1 - Obter a Farinha de Semente de Abóbora (FSA)

2 - Caracterizar físico-química e morfologicamente a FSA

3 - Elaborar panetone à base de FSA

4 - Caracterizar físico-química e morfologicamente o produto

5 - Definir as características tecnológicas do produto

22 4. MATERIAL

Para a execução desta pesquisa, foram realizadas várias análises, em diferentes Laboratórios / Instituições. Os processos de obtenção da FSA, dos panetones e a análise sensorial foram realizados no Laboratório de Tecnologia do Instituto de Nutrição (INU) da UERJ. As medidas de pH, acidez titulável, bem como, as determinações de umidade, cinzas e lipídeos foram realizadas no Laboratório de Bromatologia do INU da UERJ e no Complexo Laboratorial do Instituto de Nutrição Josué de Castro (INJC) da UFRJ. As determinações de proteínas e fibras foram realizadas nos Laboratórios de Bromatologia das Faculdades de Farmácia da UFF e da UFRJ. A Microscopia Eletrônica de Varredura foi realizada no Laboratório de Microscopia do Instituto Militar de Engenharia e a estereomicroscopia no Laboratório de Embriologia de Vertebrados da UFRJ.

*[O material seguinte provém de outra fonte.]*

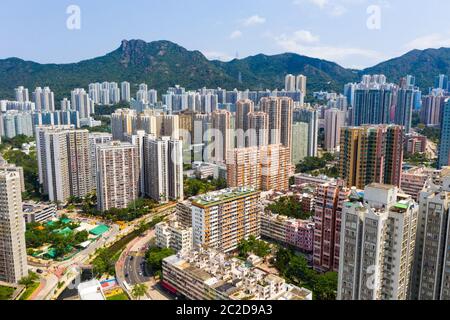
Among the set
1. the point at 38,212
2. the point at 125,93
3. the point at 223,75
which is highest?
the point at 223,75

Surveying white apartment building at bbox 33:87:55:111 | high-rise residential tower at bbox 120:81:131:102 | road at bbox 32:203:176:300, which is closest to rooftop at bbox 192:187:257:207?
road at bbox 32:203:176:300

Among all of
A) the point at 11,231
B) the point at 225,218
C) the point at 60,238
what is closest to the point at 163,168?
the point at 60,238

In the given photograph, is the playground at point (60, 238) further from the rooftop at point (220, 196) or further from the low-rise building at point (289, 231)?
the low-rise building at point (289, 231)

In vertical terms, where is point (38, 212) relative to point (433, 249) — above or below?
below

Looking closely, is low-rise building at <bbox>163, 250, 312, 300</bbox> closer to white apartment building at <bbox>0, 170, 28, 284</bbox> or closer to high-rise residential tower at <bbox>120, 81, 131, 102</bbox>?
white apartment building at <bbox>0, 170, 28, 284</bbox>

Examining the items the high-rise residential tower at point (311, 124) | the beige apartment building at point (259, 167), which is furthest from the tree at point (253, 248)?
the high-rise residential tower at point (311, 124)

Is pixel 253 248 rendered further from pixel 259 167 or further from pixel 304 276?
pixel 259 167

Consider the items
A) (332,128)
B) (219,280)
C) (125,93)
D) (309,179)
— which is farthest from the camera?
(125,93)
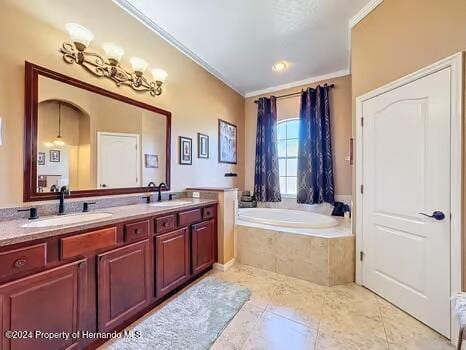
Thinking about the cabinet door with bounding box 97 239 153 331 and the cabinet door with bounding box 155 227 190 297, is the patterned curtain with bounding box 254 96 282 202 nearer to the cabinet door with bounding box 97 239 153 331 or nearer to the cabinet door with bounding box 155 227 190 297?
the cabinet door with bounding box 155 227 190 297

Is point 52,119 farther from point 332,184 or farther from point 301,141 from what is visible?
point 332,184

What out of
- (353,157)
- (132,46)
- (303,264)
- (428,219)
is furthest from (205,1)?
(303,264)

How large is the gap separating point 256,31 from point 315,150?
1.98m

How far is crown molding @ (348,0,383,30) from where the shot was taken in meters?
2.19

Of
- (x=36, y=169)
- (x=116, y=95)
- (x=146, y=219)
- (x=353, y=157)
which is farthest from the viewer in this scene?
(x=353, y=157)

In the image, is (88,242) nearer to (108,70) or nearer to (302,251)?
(108,70)

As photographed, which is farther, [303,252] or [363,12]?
[303,252]

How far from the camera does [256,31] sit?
2617 millimetres

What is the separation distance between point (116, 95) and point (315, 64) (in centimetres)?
277

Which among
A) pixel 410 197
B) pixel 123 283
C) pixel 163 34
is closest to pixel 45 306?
pixel 123 283

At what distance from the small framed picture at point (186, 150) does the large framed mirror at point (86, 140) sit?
317mm

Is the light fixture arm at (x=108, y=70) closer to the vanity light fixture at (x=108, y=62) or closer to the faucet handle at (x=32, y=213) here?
the vanity light fixture at (x=108, y=62)

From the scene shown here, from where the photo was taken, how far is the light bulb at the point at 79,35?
67.0 inches

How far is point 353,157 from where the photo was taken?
2.50 m
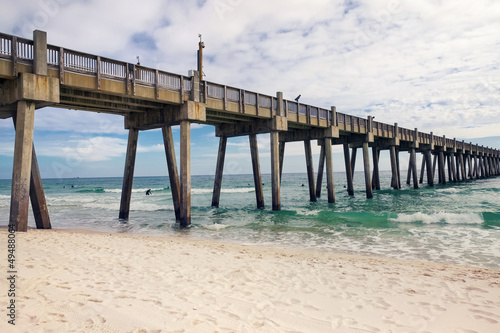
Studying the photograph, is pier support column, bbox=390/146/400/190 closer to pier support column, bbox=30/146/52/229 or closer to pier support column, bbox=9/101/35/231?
pier support column, bbox=30/146/52/229

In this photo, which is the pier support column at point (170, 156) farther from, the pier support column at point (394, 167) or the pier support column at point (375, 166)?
the pier support column at point (394, 167)

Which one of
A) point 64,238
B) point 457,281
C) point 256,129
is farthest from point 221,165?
point 457,281

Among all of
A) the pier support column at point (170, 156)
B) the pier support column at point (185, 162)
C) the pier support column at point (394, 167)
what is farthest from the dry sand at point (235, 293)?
the pier support column at point (394, 167)

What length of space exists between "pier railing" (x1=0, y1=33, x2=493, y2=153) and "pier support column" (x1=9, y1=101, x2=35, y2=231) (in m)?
1.47

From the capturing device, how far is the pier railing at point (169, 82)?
1098cm

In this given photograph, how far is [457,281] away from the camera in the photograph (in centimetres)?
711

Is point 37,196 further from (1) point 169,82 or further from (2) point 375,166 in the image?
(2) point 375,166

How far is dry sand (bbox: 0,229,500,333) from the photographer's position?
14.2 ft

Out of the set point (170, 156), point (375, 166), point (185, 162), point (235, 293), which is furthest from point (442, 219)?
point (375, 166)

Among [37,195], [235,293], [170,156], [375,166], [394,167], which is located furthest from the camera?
[375,166]

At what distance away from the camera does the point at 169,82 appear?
49.5ft

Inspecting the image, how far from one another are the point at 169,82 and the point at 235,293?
11861 mm

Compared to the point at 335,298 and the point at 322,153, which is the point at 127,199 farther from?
the point at 322,153

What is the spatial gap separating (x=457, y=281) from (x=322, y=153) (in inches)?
1058
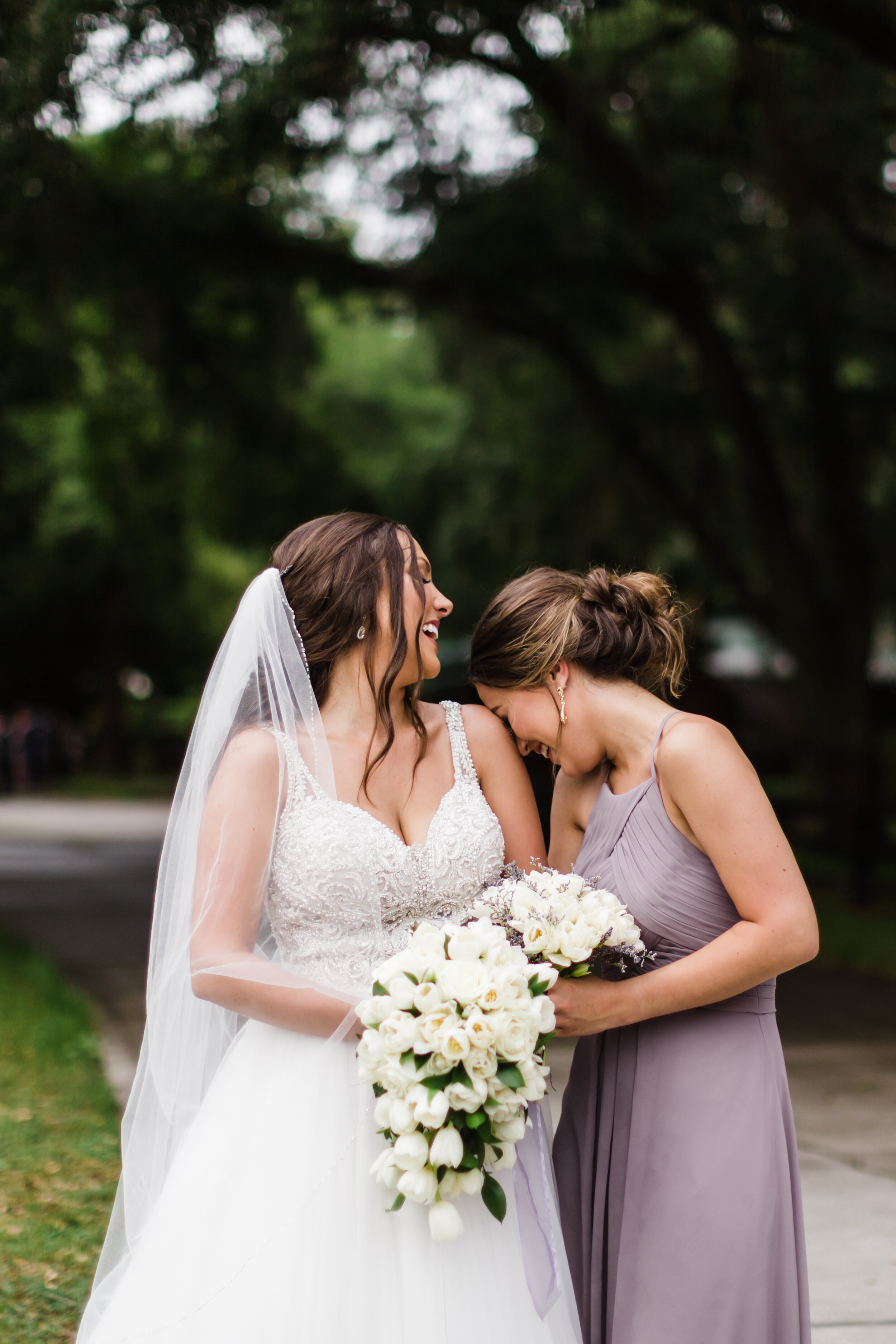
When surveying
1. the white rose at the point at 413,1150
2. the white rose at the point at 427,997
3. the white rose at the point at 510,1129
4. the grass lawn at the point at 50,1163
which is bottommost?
the grass lawn at the point at 50,1163

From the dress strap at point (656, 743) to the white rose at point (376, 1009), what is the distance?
0.71 m

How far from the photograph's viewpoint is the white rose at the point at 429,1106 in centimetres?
204

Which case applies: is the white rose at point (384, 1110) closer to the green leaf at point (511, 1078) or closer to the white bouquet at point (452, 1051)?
the white bouquet at point (452, 1051)

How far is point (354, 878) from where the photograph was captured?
251 centimetres

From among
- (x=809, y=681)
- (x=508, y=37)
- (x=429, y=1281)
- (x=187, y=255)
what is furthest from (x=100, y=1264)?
(x=809, y=681)

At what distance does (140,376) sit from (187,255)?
12.8 feet

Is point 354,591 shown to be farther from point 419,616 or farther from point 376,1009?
point 376,1009

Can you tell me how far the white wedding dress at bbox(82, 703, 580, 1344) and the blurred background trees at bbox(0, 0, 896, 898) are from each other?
5.26 feet

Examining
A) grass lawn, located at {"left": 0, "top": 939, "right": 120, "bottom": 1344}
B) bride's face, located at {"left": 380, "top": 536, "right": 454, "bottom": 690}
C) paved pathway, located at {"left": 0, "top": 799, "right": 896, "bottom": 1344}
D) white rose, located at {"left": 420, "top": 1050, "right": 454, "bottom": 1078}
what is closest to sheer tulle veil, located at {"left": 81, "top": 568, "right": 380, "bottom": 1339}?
bride's face, located at {"left": 380, "top": 536, "right": 454, "bottom": 690}

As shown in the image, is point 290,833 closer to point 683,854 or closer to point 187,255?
point 683,854

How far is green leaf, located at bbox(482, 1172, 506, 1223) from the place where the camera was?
220 centimetres

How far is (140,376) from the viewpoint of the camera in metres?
14.2

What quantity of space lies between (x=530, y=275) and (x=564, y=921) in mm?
9678

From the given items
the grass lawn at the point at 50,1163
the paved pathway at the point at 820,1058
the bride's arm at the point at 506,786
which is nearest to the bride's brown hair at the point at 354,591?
the bride's arm at the point at 506,786
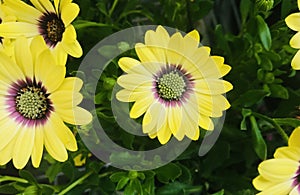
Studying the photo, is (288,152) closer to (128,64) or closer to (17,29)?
(128,64)

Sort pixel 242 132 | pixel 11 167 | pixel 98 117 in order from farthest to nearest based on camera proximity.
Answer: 1. pixel 11 167
2. pixel 242 132
3. pixel 98 117

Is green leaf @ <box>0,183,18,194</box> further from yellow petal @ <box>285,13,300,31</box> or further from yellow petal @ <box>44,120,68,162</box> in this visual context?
yellow petal @ <box>285,13,300,31</box>

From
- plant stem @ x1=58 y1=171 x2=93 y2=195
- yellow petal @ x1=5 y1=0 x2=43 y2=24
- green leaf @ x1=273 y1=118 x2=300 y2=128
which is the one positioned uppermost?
yellow petal @ x1=5 y1=0 x2=43 y2=24

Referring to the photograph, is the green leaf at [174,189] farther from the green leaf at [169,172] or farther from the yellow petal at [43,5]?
the yellow petal at [43,5]

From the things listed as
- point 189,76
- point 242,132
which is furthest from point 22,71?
point 242,132

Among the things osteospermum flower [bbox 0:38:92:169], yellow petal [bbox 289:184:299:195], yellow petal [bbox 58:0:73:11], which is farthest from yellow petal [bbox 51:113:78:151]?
yellow petal [bbox 289:184:299:195]

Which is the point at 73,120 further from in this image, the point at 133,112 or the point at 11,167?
the point at 11,167
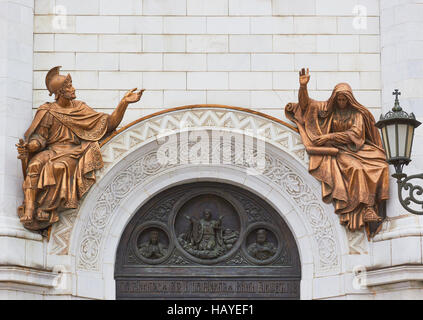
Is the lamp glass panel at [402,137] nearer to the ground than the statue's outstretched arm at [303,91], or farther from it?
nearer to the ground

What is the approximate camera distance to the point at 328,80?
1481 centimetres

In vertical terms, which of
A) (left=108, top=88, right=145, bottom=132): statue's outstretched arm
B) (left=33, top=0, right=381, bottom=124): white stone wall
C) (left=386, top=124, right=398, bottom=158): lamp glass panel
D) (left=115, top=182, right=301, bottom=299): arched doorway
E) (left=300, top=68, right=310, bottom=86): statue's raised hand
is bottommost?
(left=115, top=182, right=301, bottom=299): arched doorway

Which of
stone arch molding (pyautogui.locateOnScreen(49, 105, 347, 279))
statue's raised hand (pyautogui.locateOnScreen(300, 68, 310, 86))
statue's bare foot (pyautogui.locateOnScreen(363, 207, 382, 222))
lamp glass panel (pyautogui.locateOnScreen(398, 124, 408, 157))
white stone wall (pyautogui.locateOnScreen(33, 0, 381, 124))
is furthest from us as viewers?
white stone wall (pyautogui.locateOnScreen(33, 0, 381, 124))

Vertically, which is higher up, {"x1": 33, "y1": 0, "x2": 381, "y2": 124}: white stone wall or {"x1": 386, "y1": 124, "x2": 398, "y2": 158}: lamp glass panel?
{"x1": 33, "y1": 0, "x2": 381, "y2": 124}: white stone wall

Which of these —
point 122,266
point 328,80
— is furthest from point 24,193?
point 328,80

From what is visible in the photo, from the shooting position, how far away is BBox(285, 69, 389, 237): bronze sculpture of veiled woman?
13961mm

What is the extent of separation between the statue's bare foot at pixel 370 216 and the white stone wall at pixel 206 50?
1556mm

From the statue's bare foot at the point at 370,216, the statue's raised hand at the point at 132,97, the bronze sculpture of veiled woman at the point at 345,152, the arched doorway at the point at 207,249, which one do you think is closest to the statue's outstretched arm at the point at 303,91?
the bronze sculpture of veiled woman at the point at 345,152

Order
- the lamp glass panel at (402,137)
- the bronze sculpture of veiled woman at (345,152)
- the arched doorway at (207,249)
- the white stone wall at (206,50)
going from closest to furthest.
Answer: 1. the lamp glass panel at (402,137)
2. the bronze sculpture of veiled woman at (345,152)
3. the arched doorway at (207,249)
4. the white stone wall at (206,50)

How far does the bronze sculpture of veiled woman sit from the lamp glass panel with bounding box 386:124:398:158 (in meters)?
3.00

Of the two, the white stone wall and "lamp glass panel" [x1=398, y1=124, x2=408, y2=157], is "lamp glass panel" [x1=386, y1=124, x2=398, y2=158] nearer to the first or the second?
"lamp glass panel" [x1=398, y1=124, x2=408, y2=157]

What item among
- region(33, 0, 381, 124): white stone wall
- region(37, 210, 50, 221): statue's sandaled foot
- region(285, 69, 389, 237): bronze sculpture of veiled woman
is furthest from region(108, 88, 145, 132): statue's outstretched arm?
region(285, 69, 389, 237): bronze sculpture of veiled woman

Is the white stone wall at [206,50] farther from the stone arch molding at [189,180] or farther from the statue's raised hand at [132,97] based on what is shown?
the statue's raised hand at [132,97]

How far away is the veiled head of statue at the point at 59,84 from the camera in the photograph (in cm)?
1428
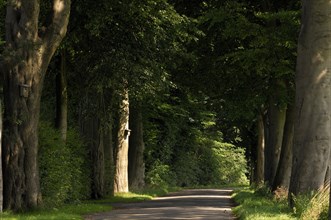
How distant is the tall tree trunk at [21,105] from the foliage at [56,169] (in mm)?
1566

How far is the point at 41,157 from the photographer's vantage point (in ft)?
71.1

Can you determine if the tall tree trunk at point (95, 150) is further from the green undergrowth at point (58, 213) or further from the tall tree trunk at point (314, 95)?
the tall tree trunk at point (314, 95)

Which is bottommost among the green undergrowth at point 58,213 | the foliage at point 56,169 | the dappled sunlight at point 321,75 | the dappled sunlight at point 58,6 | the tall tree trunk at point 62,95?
the green undergrowth at point 58,213

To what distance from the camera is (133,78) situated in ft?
84.4

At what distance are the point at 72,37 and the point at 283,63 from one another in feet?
23.7

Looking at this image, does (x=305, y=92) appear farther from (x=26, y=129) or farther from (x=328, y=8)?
(x=26, y=129)

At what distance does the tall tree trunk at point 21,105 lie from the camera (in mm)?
19422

Este Projeto de Pesquisa “Aplicação da farinha de semente de abóbora (Cucurbita maxima, L.) em panetone” está inserido na Linha de Pesquisa “Ciência e Tecnologia dos Alimentos - INU/ UERJ” do Diretório de Grupos de Pesquisa do CNPq sob a coordenação da Ph.D. Matilde Pumar e do Projeto “Fibra Alimentar: aspectos tecnológicos, nutricional e educacional” sob a coordenação da Dra. Maria Cristina Jesus Freitas, ambos iniciados em 1993.

4.1 Matéria-Prima

4.1.1 Semente de abóbora bahiana

Foram adquiridas 77 unidades de abóboras bahiana (Cucurbita maxima, L.) na Central de Abastecimento do Rio de Janeiro (CEASA) totalizando aproximadamente 133kg do fruto e um peso médio de 1727g (Anexo 1). As abóboras foram fracionadas, separando- se as sementes, obtendo-se cerca de 8726g desta.

4.1.2 Outros ingredientes

Os outros ingredientes, farinha de trigo, fermento biológico, preparado para massas tipo panetone (Mix®), açúcar refinado, ovo, leite integral, sal refinado iodado, essência de panetone, passas, frutas cristalizadas, melhorador e vinagre, foram obtidos no comércio varejista do Rio de Janeiro.